I felt like that was slipping away from me now though and I was getting dragged more and more into the murkier side of our business. My family’s money was made in the arms and drugs trade. It was a business that was dangerous and unpredictable, and one I hoped to be rid of entirely one day. Montoya International was a billion dollar company. We no longer needed the trade from our illegitimate earnings. But that was the side of the business that was the hardest to break free from, and it was the side which the Ortegas were trying to get a piece of.

I knew that it was only a matter of time before I needed to consider a pre-emptive strike, even as I dreaded dragging my family into any kind of turf war.
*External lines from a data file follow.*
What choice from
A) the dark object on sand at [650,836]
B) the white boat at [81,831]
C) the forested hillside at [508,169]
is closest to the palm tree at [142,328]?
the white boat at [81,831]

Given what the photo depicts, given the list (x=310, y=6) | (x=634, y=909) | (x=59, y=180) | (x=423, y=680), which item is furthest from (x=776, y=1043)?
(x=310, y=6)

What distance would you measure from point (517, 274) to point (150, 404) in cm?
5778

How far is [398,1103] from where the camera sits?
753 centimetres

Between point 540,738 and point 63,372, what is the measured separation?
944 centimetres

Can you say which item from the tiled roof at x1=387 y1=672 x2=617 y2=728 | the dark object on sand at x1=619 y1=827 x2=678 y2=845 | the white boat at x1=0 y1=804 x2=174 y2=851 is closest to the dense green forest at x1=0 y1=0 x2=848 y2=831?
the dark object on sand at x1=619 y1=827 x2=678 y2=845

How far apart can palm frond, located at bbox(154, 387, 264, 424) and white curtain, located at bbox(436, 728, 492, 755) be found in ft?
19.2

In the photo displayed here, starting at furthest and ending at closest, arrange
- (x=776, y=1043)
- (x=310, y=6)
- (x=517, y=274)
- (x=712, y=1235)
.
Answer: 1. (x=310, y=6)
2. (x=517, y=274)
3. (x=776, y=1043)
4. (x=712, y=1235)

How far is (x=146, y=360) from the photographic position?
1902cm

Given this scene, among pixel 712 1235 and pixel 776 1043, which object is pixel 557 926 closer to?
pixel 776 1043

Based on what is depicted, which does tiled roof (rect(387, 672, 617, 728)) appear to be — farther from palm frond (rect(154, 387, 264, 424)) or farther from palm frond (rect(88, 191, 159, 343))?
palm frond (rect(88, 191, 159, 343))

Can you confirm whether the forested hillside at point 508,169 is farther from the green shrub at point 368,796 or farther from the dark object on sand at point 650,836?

Six months ago, I wouldn’t have thought twice about making that choice. But now that I had Alana to think of, decisions like that weren’t so easy. I used to feel like I was invincible, but perhaps I was just reckless? Because the thought of putting her in harms way, of losing her, was unthinkable.

I suddenly saw what my father had meant about love being dangerous, because a man with something to lose, always had a weak spot – and there was no doubt that she was mine.